▶ [Exercise instructions]:
**A)** Translate into French this sentence from the review of Thirty Day Princess: "In a slightly (but only slightly) convoluted opening sequence we get to meet The King Of Taronia (Henry Stephenson) and his daughter Princess Catterina (Sylvia Sidney), and learn how poor the country is."
**B)** Continue the review of Thirty Day Princess, starting after its final sentence.

▶ [Supplied text]:

──────

Now That’s What I Call Quite Good: Thirty Day Princess

thirty day princess indexAs with Howards Hawk’s film Twentieth Century this 1934 effort was partially written by Preston Sturges, thought he was only on hand to help adapt it to the screen with Frank Partos and even then he comments in his autobiography that “Not much” of his script was used. Most critics greatly prefer Twentieth Century out of the two but I’m an outlier on that front as I found myself rather charmed by this slight but very fun flick which boasts an early leading role for Cary Grant.

In a slightly (but only slightly) convoluted opening sequence we get to meet The King Of Taronia (Henry Stephenson) and his daughter Princess Catterina (Sylvia Sidney), and learn how poor the country is. Financier Richard Gresham (Edward Arnold) appears to have the answer though as he claims he can raise fifty million dollars in bonds for the country, and all they have to do is send Catterina over to America so that she can charm those involved in the deal.

But just hours after arriving Catterina falls ill with the mumps and they need to find a doppelganger who they can pass off as the real Princess, which they manage to do when they discover and all but kidnap actress Nancy Lane. Cary Grant’s newspaper publisher Porter Madison III is suspicious of the whole shebang but then falls for Nancy, who naturally falls for the suave as usual Grant, but feels a tad guilty about the deceptive element of their relationship.

──────

▶ [Data records]:

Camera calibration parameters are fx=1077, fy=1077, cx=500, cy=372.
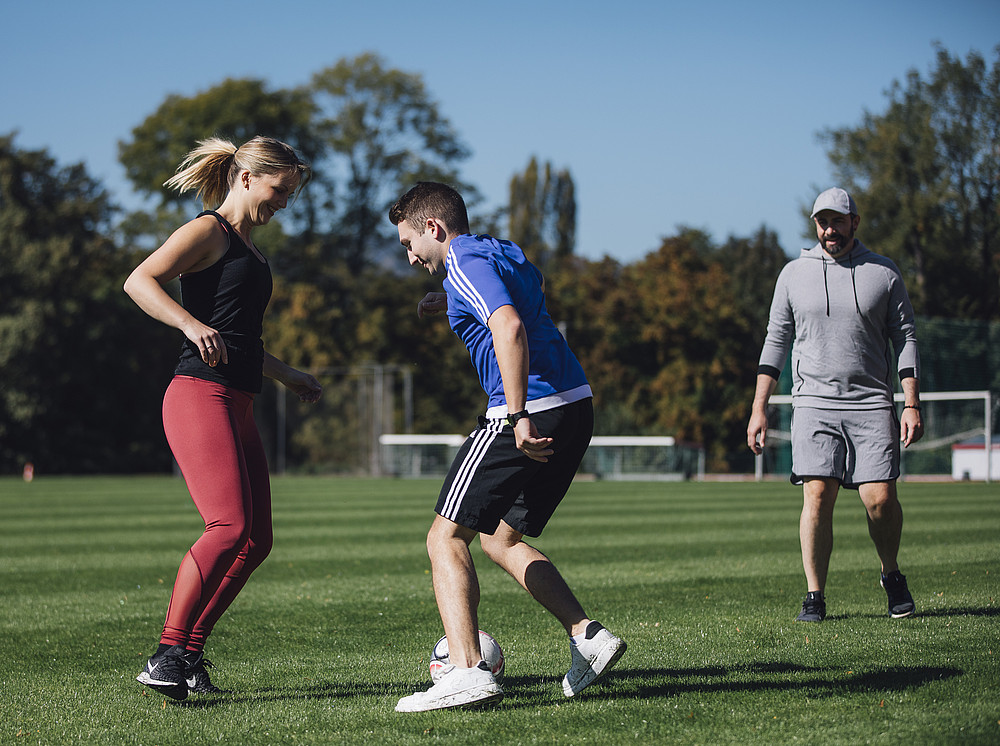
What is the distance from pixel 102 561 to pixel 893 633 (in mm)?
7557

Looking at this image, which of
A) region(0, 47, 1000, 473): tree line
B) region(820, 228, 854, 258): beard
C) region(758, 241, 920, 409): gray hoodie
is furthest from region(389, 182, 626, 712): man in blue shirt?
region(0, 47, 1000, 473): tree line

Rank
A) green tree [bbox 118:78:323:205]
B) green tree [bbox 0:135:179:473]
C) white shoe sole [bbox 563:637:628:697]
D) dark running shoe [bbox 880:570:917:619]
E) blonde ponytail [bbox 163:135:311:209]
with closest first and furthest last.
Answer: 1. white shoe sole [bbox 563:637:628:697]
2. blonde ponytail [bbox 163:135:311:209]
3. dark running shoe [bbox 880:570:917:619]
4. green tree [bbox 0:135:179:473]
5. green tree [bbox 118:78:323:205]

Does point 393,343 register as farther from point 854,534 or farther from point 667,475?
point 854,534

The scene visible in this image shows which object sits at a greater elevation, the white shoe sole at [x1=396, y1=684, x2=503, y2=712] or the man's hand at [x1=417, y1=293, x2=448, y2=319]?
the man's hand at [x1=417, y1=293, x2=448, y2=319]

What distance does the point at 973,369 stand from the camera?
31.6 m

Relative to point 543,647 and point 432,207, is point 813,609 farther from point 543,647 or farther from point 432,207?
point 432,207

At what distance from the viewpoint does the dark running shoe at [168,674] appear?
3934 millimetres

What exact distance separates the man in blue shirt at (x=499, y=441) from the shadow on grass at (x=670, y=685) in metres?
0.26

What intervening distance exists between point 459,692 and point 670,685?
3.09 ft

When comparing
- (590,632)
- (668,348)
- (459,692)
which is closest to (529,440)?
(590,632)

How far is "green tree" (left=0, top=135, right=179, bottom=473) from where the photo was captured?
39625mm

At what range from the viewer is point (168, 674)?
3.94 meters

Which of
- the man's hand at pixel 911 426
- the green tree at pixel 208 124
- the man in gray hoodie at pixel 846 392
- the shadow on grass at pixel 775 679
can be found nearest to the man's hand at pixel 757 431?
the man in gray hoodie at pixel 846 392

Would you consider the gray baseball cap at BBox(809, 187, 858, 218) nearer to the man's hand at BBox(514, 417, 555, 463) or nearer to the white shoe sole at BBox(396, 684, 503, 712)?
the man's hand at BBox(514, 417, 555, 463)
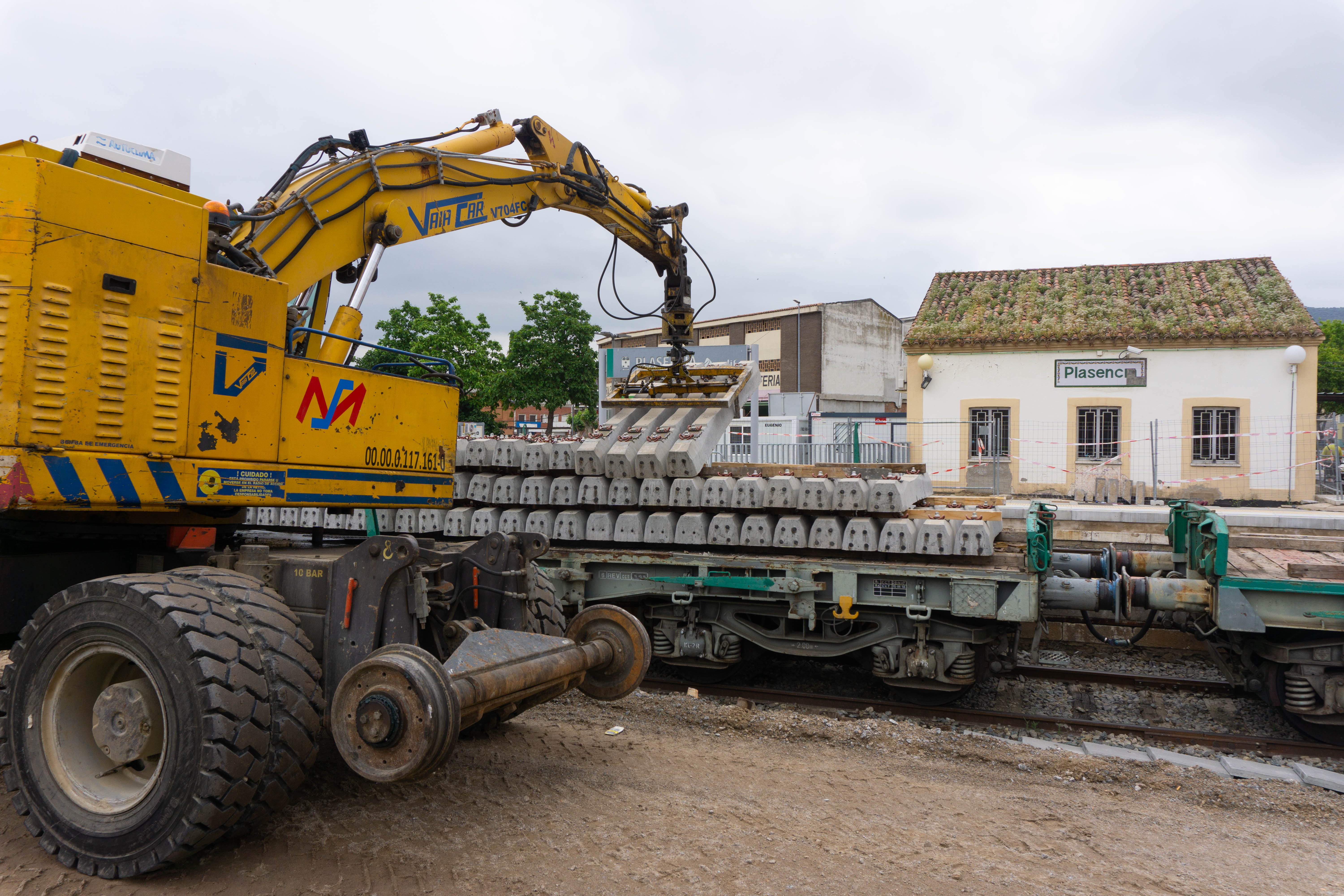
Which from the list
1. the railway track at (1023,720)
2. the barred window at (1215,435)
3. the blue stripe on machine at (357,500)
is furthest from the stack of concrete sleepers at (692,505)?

──────

▶ [Set of answers]:
**A)** Dans une séquence d'ouverture légèrement (mais seulement légèrement) alambiquée, nous faisons la connaissance du roi de Taronia (Henry Stephenson) et de sa fille, la princesse Catterina (Sylvia Sidney), et nous apprenons à quel point le pays est pauvre.

**B)**
Grant is more than fine in the film but most of the time he’s the straight man to Sylvia Sidney’s two characters, the first a charming and confident princess, the second a struggling actress who has to impersonate her. The film is at its best early on in the film as Nancy teases Maddison, asking “Tell me, do all Americans dance as badly as you?” in a tongue and cheek manner, and her supposed shock at the first kiss amuses, even though she quickly succumbs to Maddison.

The farce is ramped up a gear when Princess Catterina’s unwanted fiancé arrives in America and Nancy has to pull off the performance of a life time as she attempts to persuade him only to speak in English, all the while trying to keep Maddison happy too, and there’s some very funny visual gags involving various newspaper headlines as the fake Catterina travels around America and does her best to charm the nation.

As with most romcoms of the period you probably won’t be shocked by the outcome, but it’s the journey rather than the destination that is always the most fun element with this sort of thing. It has a very warm core and Grant and Sidney have real chemistry, it’s lacking Sturges’ usual bouts of pratfalls and slapstick daftness in general but the script is impressively smart and sharp, and packed with one liners that will make you chuckle at the very least.


Alex Finch.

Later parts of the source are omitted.